-------- Provided text

All notable changes to this project will be documented in this file.

The format is based on Keep a Changelog and this project adheres to Semantic Versioning.

[Unreleased]

Fixed

  • Avoid corner-case in which the sequencer issues the same instruction multiple times when two units become non-ready at the same time
  • The lane sequencer now calculates the correct number of elements to be requested by the MASKU operand requesters
  • When the instruction queue of the SLDU is not empty, read from it to update the commit counter, and not from the incoming request
  • Masked operations now target the MASKU as well for the issue checks in the main sequencer
  • The granularity of the issue checks/gold tickets is now at a PE level
  • Avoid losing hazard-related information in the pipeline between the main sequencer and the operand requesters
  • Fix anticipated grant bug from operand requester to LDU, SLDU, MASKU, because of the stream registers. Now, the three units wait for a final true grant before commiting
  • The mask unit does not require synchronized lanes anymore to commit an instruction
  • MASKU does not wait anymore for valid incoming data from inactive lanes
  • Fix corner-case comparison in MASKU to provide the expected behavior
  • Fix MaskB-queue vector length in the lane sequencer
  • VALU cleans up the partial result of a reduction when no more needed
  • VALU can step from normalOp->reduction and vice-versa without issues
  • VALU's counters can now count bits when operating on mask vectors
  • Fix the vector length for mask instructions that run on the VALU/VMFPU
  • Don't let indexed memory operations interfere with the reductions in MASKU
  • Enforce strict in-order execution of FPU operations in VMFPU
  • Fixed AXI-inval-filter policy for D$ lines invalidation upon vector stores that are misaligned w.r.t. the D$ line width
  • Fix lane sequencer checks for floating-point comparisons
  • Fix synthesis error occuring due to the continuous assignmnet in the always block of mask unit
  • Fix wrong variable in vmerge and vmv riscv-tests
  • Re-introduce WAIT_STATE to avoid hazards when changin LMUL
  • Fix the PEs-ready signals related conditions in the main sequencer
  • Fix misaligned memory operations with more than 255 beats (>= 256 beats)

----------------
-------- Data section

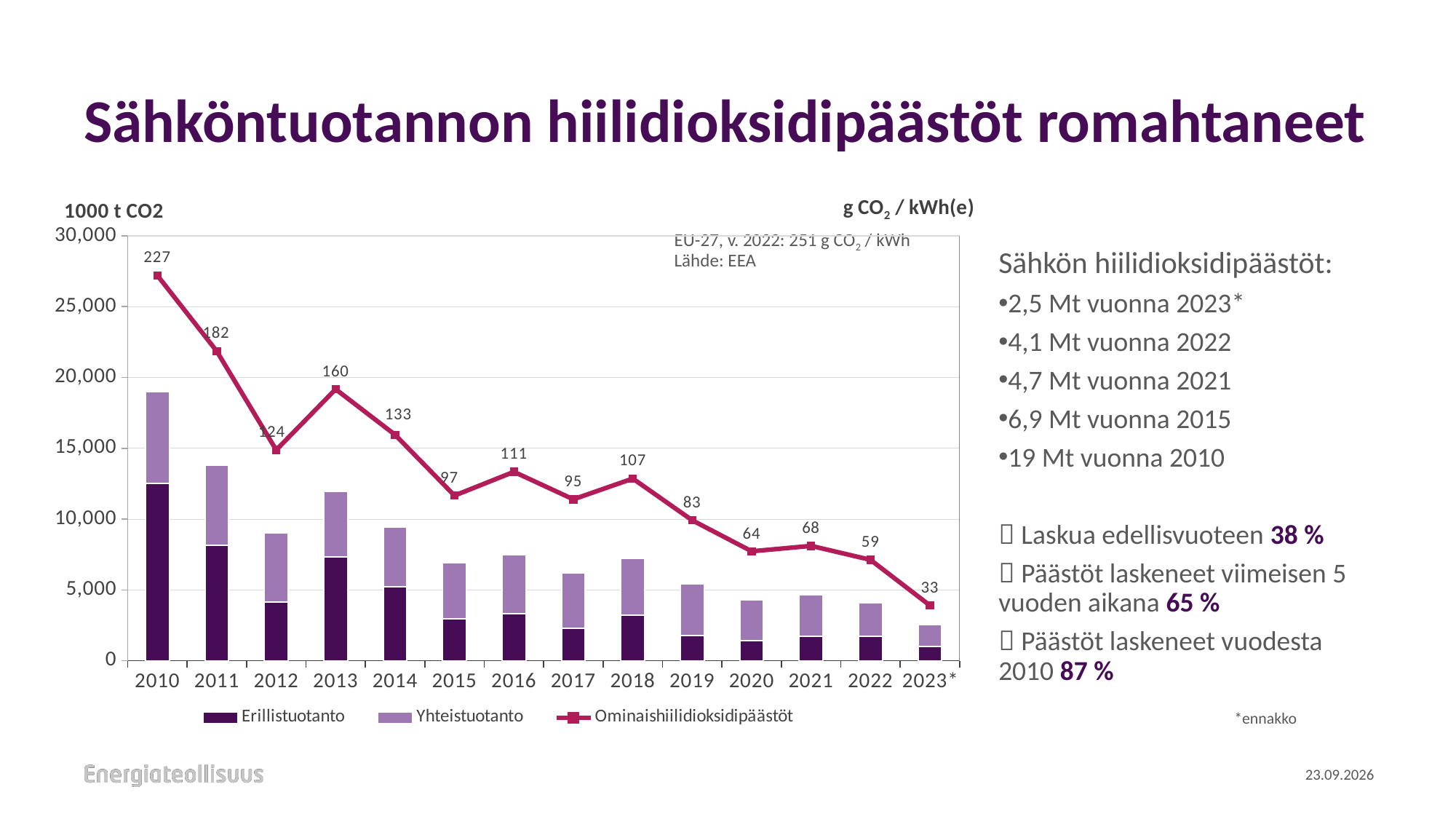
Which year has the lowest Ominaishiilidioksidipäästöt value? 2023 What is the Ominaishiilidioksidipäästöt value for 2010? 227 What is the Ominaishiilidioksidipäästöt value for 2016? 111 Which year has the highest Ominaishiilidioksidipäästöt value? 2010 What is the Ominaishiilidioksidipäästöt value for 2023? 33 Which is larger, the Ominaishiilidioksidipäästöt value for 2020 or for 2021? 2021 How many series does the legend list? 3 Is the total stacked bar value for 2023 greater or less than 5,000? less How many years are shown on the x axis? 14 What is the overall trend of the Ominaishiilidioksidipäästöt line from 2010 to 2023? falling Is the total stacked bar value for 2010 greater or less than 15,000? greater What is the difference between the Ominaishiilidioksidipäästöt values for 2012 and 2013? 36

----------------

## Exercise directions:
Quote everything in the changelog above from "All notable changes" down to "to Semantic Versioning.".

## Problem solution:
All notable changes to this project will be documented in this file.

The format is based on Keep a Changelog and this project adheres to Semantic Versioning.